ПРИРОДА МИГРАЦИИ В СРЕДЕ ЕВРАЗИЙСКИХ
КОЧЕВНИКОВ
Оразбаева А.И.
Алматы, Казахстан
Институт дипломатии
Академии государственного
управления при Президенте РК
Мигрант – это беглец, покидающий местность, когда она исчерпала свои
ресурсы.
Кочевник никуда не бежит, не хочет бежать: он срастается с этим
гладким пространством, где лес редеет, а пустыня или степь
разрастается.
Жиль Делез. Феликс Гвартари. Трактат о номадологии…
Несмотря на неоднозначность оценки исторической роли кочевников в
мировой истории, взаимодействие евразийских кочевников с обществами
Старого и Нового Света всех исторических эпох: древности, средневековья,
во-временном, с Западом и Востоком в-пространственном, традиционными и
современными типами обществ или культурами и цивилизациями, в
социокультурном измерениях - неоспоримый исторический факт.
Общеизвестно также, что ранние и поздние кочевники Евразии, рубежом
между которыми по определению номадологов выступает сер. I тыс. н.э.
активно вовлекались в миграционные процессы, охватившие территории с
границ Китая до Западной Европы. Не вдаваясь в детали географии,
хронологии, причин, одним словом параметров миграций и этнической
принадлежности кочевых народов Евразии, в качестве примера достаточно
было бы упомянуть об амплитуде передвижений западных гуннов,
положившим начало Великому переселению народов и придавшим, тем
самым, импульс миграционным процессам мирового масштаба.
Характерные для цивилизации кочевников евразийских степей (в
дальнейшем употреблении сокр. - ЦКЕС) признаки воинственности,
мобильности, динамизма, импульсивности (и как их последствие –
специфика
военно-стратегической
организации,
активизировавшая
отдельных “личностных атрибутов” на неоднократные завоевательные
походы в разные части Старого и Нового Света) привели, в конечном итоге, к
созданию в лоне чужеродных цивилизаций ее трансплантированного вида.
Примером тому служат империи гуннов в Восточной Европе и Передней
Азии, созданные усилиями легендарного Атиллы (Едил), или же –
государство мамлюков, всемерно насаждавшее на Ближнем Востоке
культурные традиции Дашт-и Кипчака благодаря деятельности своего
правителя – султана Бейбарса и других доблестных сыновей степи,
оказавшихся на чужбине, о которых было сказано, что “Три или четыре
азиатских кочевника, которые заставили нас распутывать сплетение истории,
кажутся нам исключительно единственными, кто оставил свой след в
истории, но это происходит только из-за нашего собственного игнорирования
их истории” [1, с.6].

-=-=-

*ЗАДАНИЕ 1:*
Ответьте по фрагменту о кочевниках:
(a) Что, по определению номадологов, служит рубежом между ранними и поздними кочевниками Евразии?
(b) Передвижения какого народа положили начало Великому переселению народов?
(c) Какой правитель государства мамлюков назван по имени?
Список, который идет дальше, никак не связан с фрагментом о кочевниках.

-=-=-

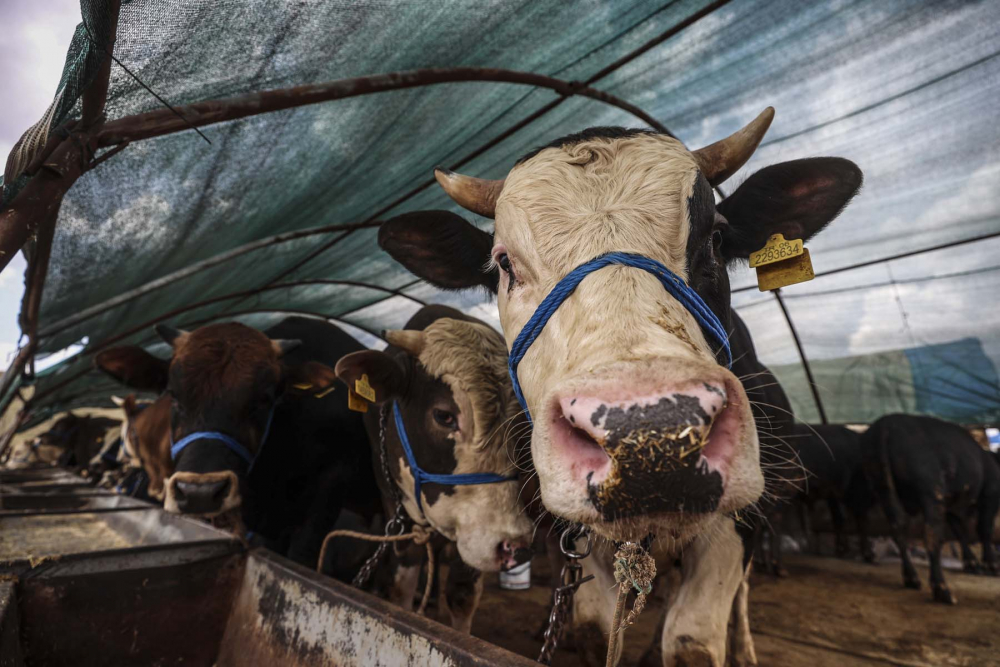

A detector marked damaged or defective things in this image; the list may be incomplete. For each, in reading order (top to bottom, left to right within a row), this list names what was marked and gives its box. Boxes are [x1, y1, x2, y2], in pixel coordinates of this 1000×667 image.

rusty metal pole [772, 288, 828, 426]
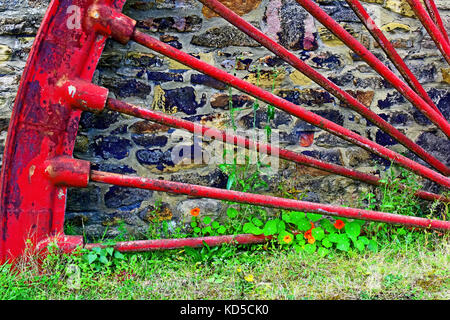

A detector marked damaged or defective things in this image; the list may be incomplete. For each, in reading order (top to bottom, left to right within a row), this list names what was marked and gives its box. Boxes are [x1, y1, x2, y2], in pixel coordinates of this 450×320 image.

rusty red paint [0, 0, 126, 264]
rusty red paint [89, 170, 450, 230]
rusty red paint [199, 0, 448, 175]
rusty red paint [294, 0, 450, 139]
rusty red paint [344, 0, 442, 118]
rusty red paint [406, 0, 450, 65]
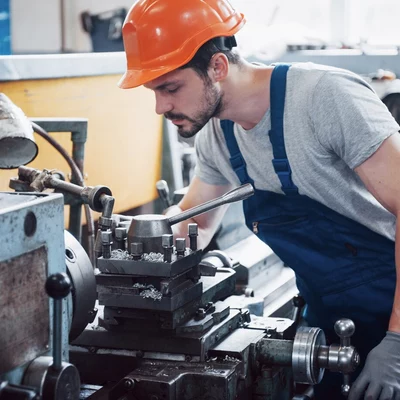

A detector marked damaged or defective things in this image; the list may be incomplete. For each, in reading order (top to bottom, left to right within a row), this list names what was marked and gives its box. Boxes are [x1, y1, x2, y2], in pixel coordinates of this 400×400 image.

rusty metal surface [0, 245, 49, 374]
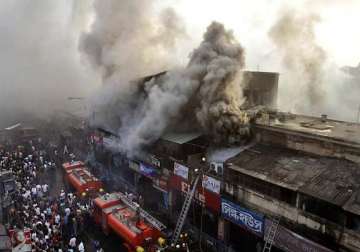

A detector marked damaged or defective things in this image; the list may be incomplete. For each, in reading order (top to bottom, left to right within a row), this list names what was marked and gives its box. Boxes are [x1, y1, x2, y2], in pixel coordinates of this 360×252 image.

damaged roof [258, 113, 360, 147]
damaged roof [228, 145, 360, 214]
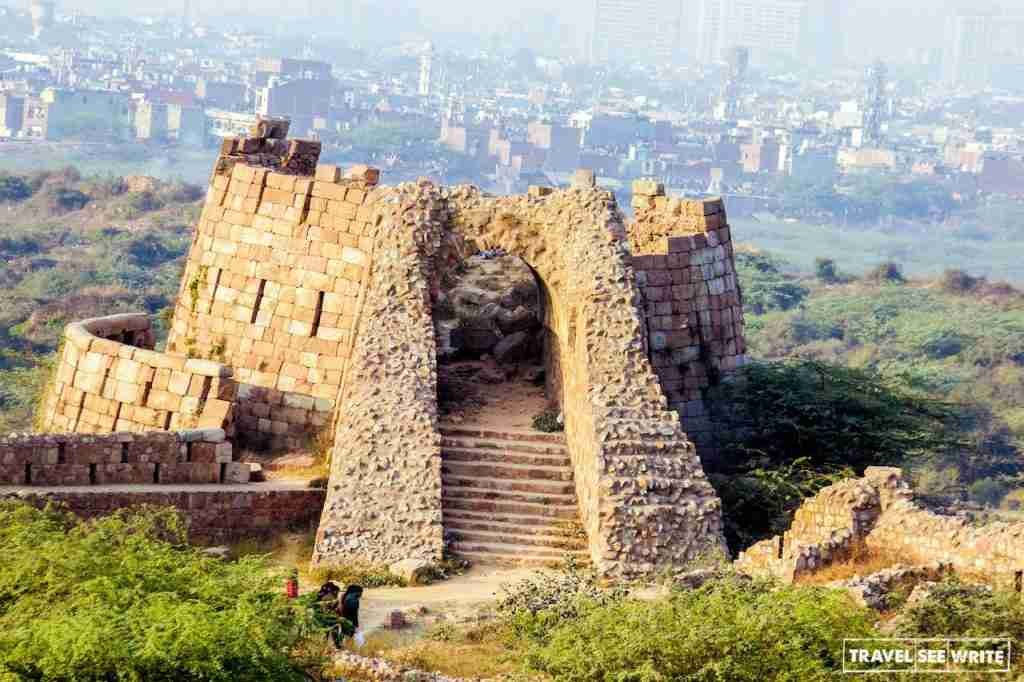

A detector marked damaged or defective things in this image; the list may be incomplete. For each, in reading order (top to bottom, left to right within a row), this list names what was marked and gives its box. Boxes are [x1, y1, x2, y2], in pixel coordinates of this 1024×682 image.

broken wall section [38, 311, 235, 432]
broken wall section [626, 183, 749, 462]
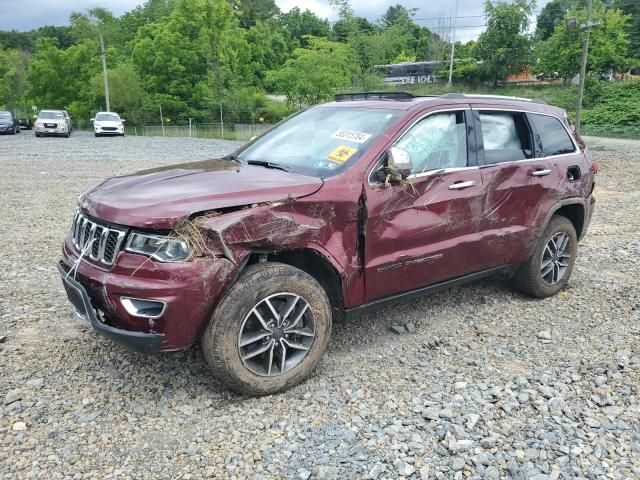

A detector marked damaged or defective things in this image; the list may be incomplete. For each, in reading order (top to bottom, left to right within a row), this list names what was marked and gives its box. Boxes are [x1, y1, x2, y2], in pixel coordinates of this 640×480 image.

shattered windshield [238, 107, 402, 178]
damaged jeep suv [60, 92, 596, 396]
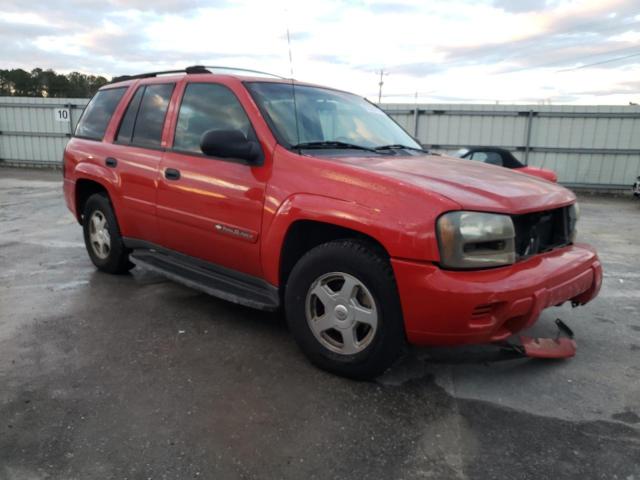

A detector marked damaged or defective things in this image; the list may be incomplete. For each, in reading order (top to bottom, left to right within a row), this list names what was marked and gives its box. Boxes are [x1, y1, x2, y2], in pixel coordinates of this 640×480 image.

cracked bumper piece [392, 244, 604, 344]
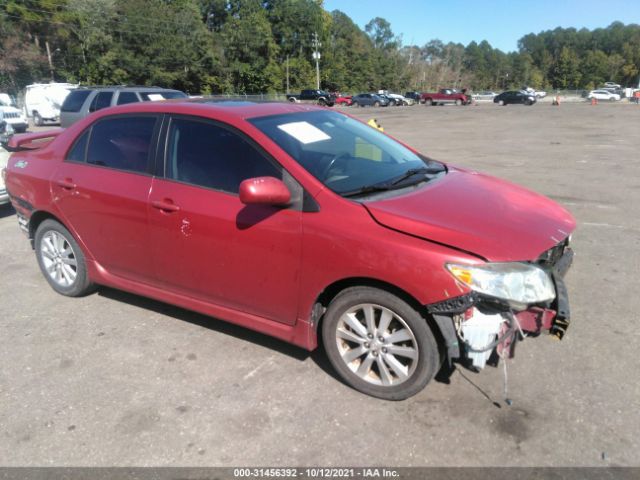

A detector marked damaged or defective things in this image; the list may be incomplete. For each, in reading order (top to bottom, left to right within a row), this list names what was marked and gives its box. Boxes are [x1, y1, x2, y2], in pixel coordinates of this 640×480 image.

broken headlight [444, 260, 556, 310]
front-end damage [428, 238, 572, 370]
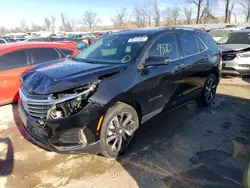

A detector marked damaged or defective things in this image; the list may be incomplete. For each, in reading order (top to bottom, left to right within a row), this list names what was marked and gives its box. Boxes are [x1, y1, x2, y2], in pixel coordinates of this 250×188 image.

crumpled hood [21, 58, 127, 94]
broken headlight [47, 84, 96, 120]
front bumper damage [19, 100, 105, 153]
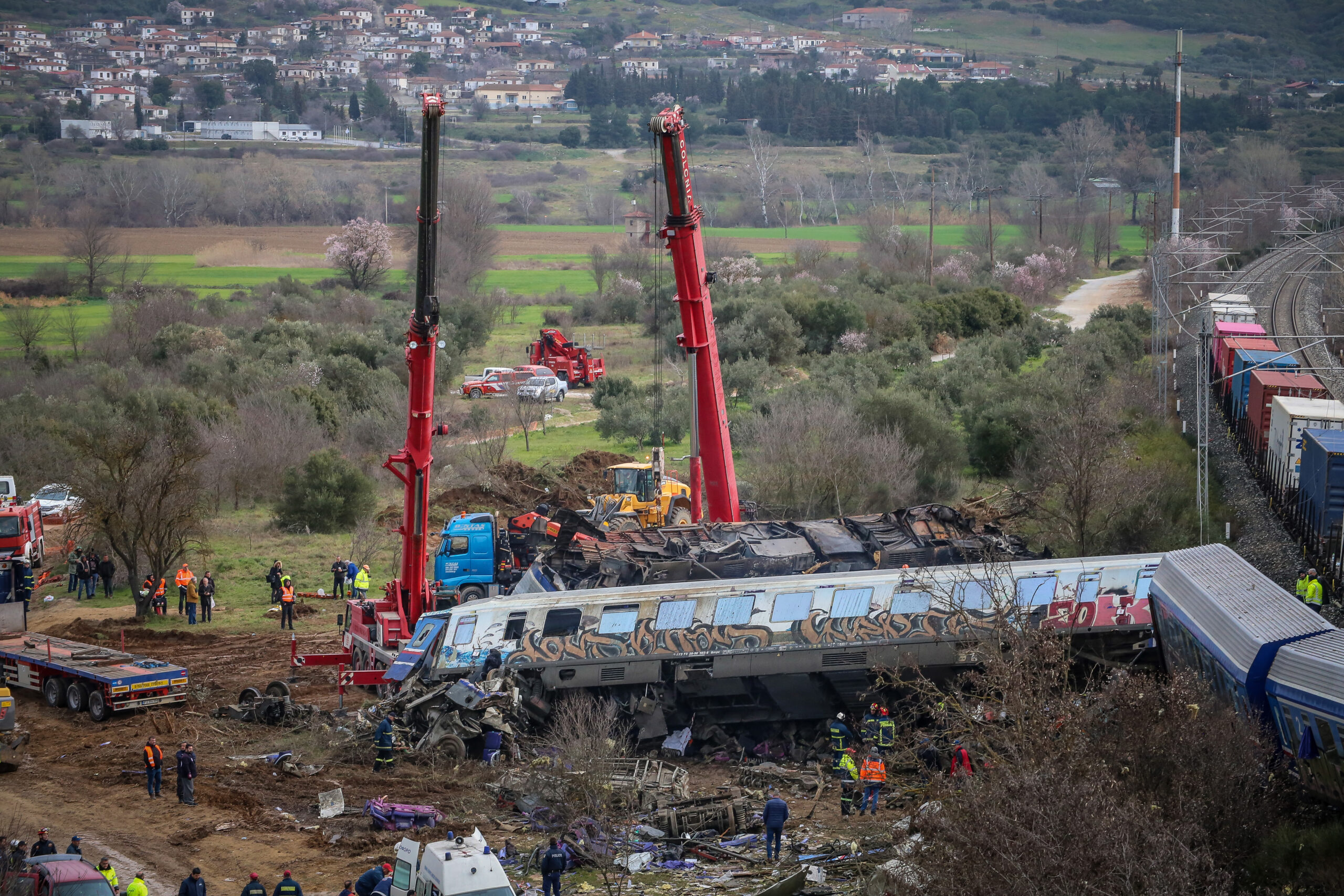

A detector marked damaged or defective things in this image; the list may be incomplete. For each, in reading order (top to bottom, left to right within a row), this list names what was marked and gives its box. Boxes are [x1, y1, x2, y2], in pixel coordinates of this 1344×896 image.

broken window [452, 618, 478, 645]
broken window [540, 607, 583, 642]
broken window [599, 607, 639, 634]
broken window [656, 602, 699, 631]
broken window [715, 596, 758, 623]
broken window [769, 588, 806, 623]
broken window [827, 588, 870, 618]
broken window [1016, 577, 1059, 607]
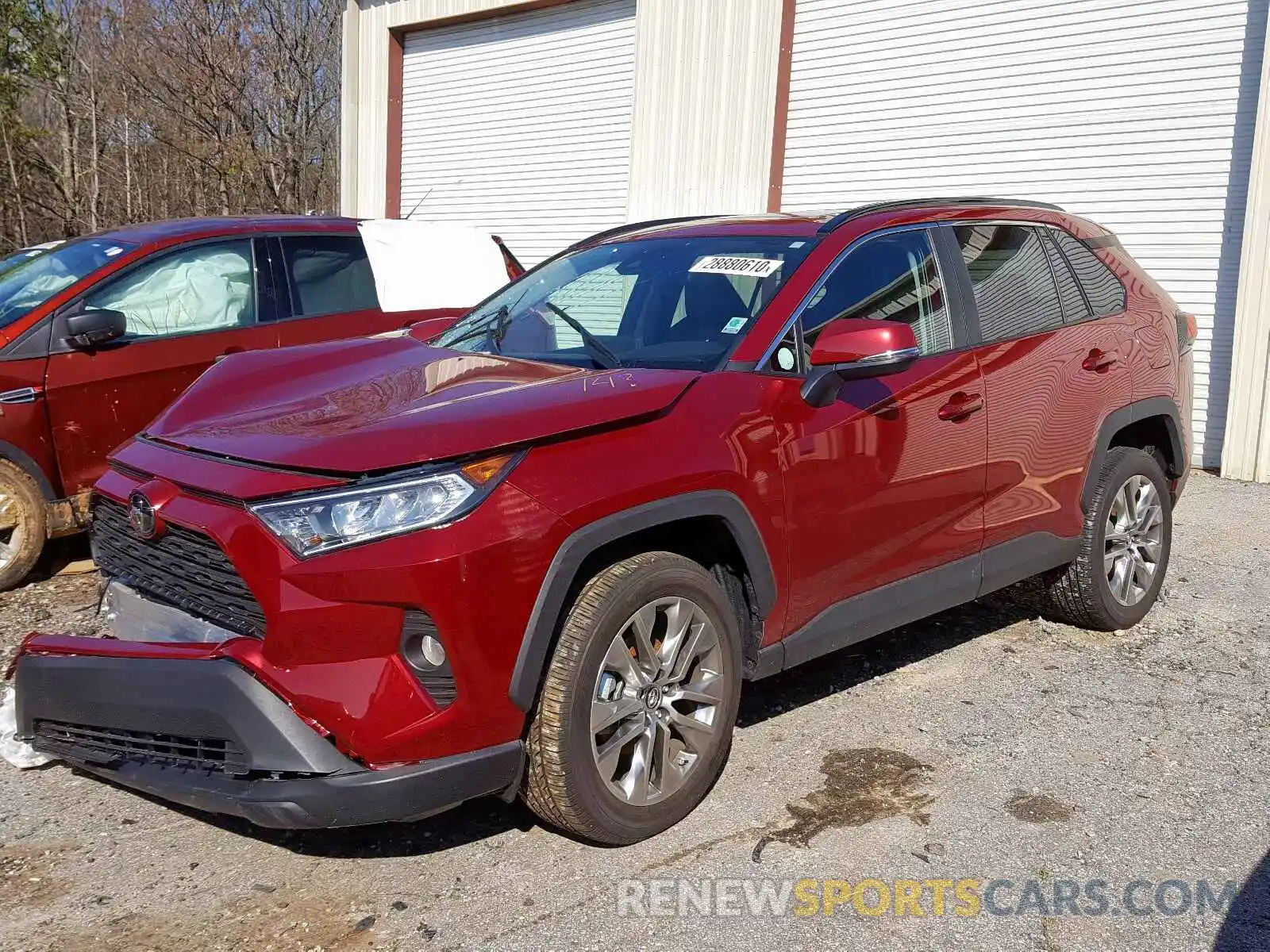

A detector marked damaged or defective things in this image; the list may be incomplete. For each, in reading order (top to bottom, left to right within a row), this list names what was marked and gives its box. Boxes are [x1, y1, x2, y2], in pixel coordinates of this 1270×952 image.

crumpled hood [152, 333, 705, 473]
broken headlight [251, 454, 518, 559]
damaged front bumper [14, 644, 521, 831]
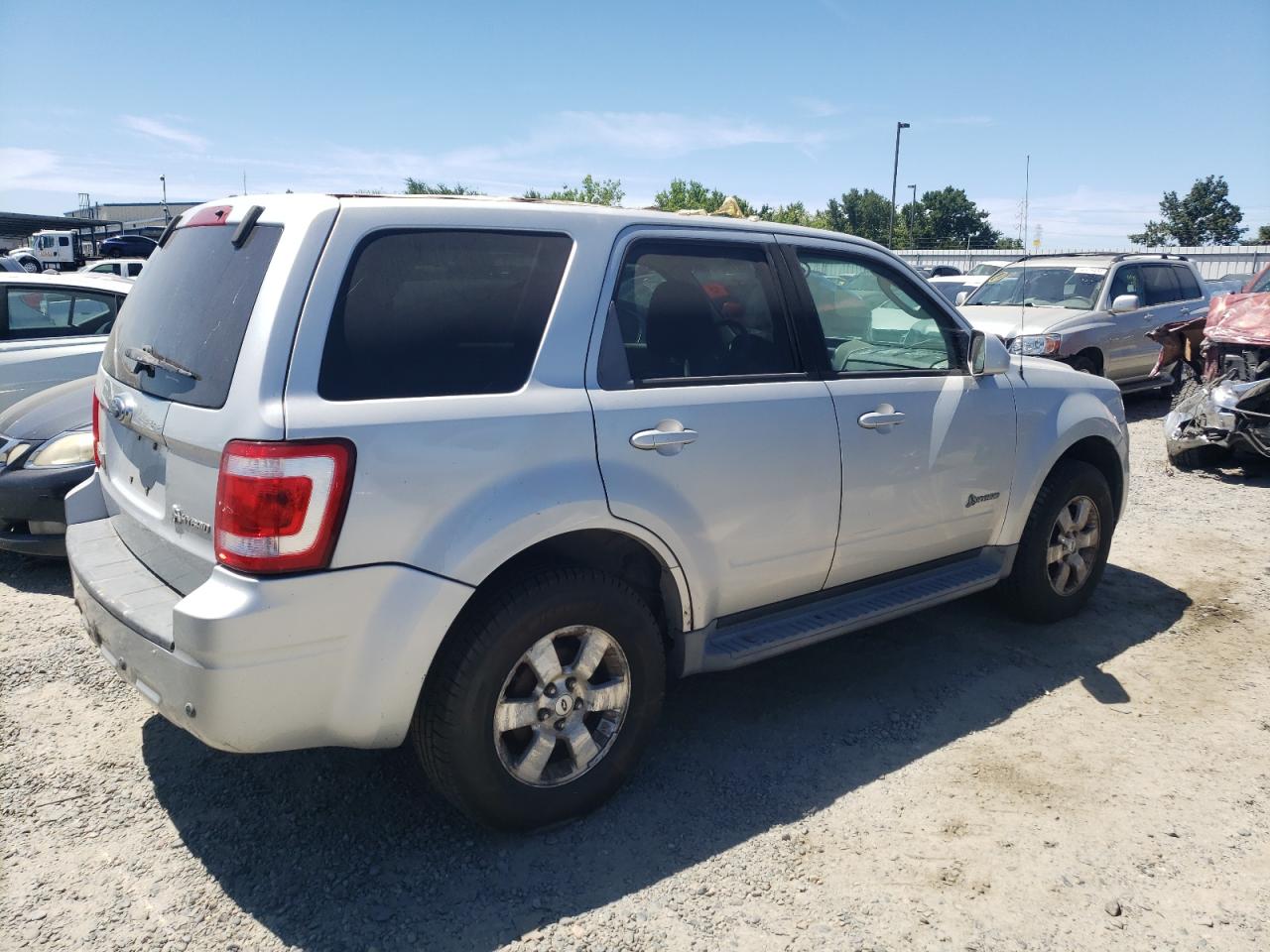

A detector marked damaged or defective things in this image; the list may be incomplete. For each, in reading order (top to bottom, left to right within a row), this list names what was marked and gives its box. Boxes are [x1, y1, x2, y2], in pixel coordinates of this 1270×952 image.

wrecked car [1153, 266, 1270, 467]
damaged red car [1153, 266, 1270, 467]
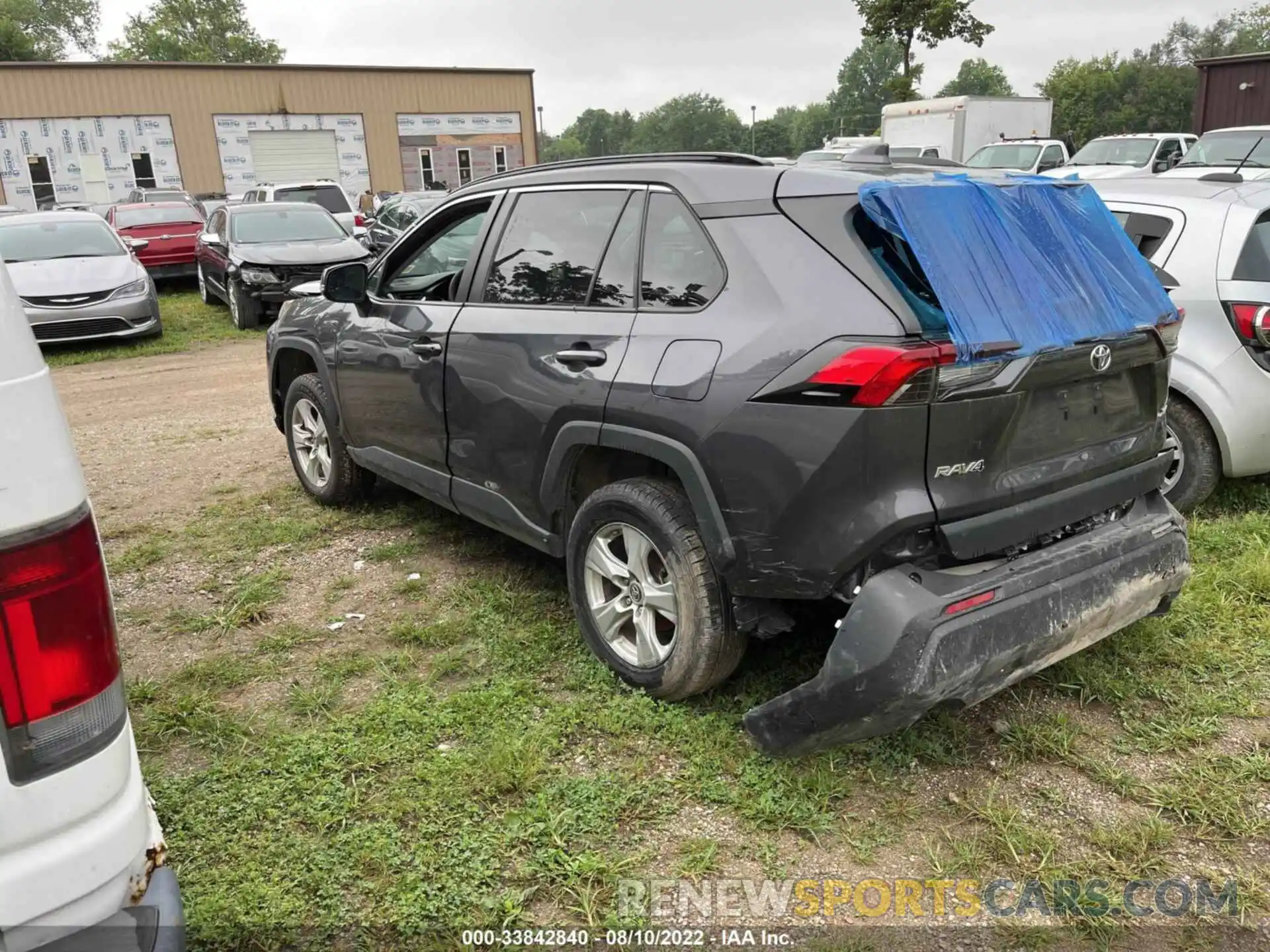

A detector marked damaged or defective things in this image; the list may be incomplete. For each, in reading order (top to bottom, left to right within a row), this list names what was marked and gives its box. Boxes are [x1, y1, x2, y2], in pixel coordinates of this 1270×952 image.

-=-=-

*ЗАДАНИЕ 2:*
Выпишите строки списка без изменений, начиная с его первой строки и заканчивая строкой с «rusty metal surface [0, 245, 49, 374]» включительно. Картинки в ответ не включайте.

*ОТВЕТ 1:*
(a) Середина I тысячелетия н. э.
(b) Западных гуннов.
(c) Султан Бейбарс.

*ОТВЕТ 2:*
A detector marked damaged or defective things in this image; the list may be incomplete. For each, in reading order (top to bottom, left to right within a row), this list names what was marked and gives its box. Boxes are [x1, y1, x2, y2], in pixel coordinates of this 1000×667 image.

rusty metal pole [772, 288, 828, 426]

A detector marked damaged or defective things in this image; the list may be incomplete. For each, in reading order (top to bottom, left to right within a row), this list names what was marked and gives its box. Boxes are [x1, y1, x2, y2], in pixel coordinates of this 450×320 image.

rusty red paint [0, 0, 126, 264]
rusty red paint [89, 170, 450, 230]
rusty red paint [199, 0, 448, 175]
rusty red paint [294, 0, 450, 139]
rusty red paint [344, 0, 442, 118]
rusty red paint [406, 0, 450, 65]

A detector marked damaged or defective things in this image; the list may be incomplete. For each, in reading order (top to bottom, left to right within a row), this list names what was marked and gives its box. Boxes are [x1, y1, x2, y2], in pixel coordinates of this 400×400 image.

rusty metal surface [0, 245, 49, 374]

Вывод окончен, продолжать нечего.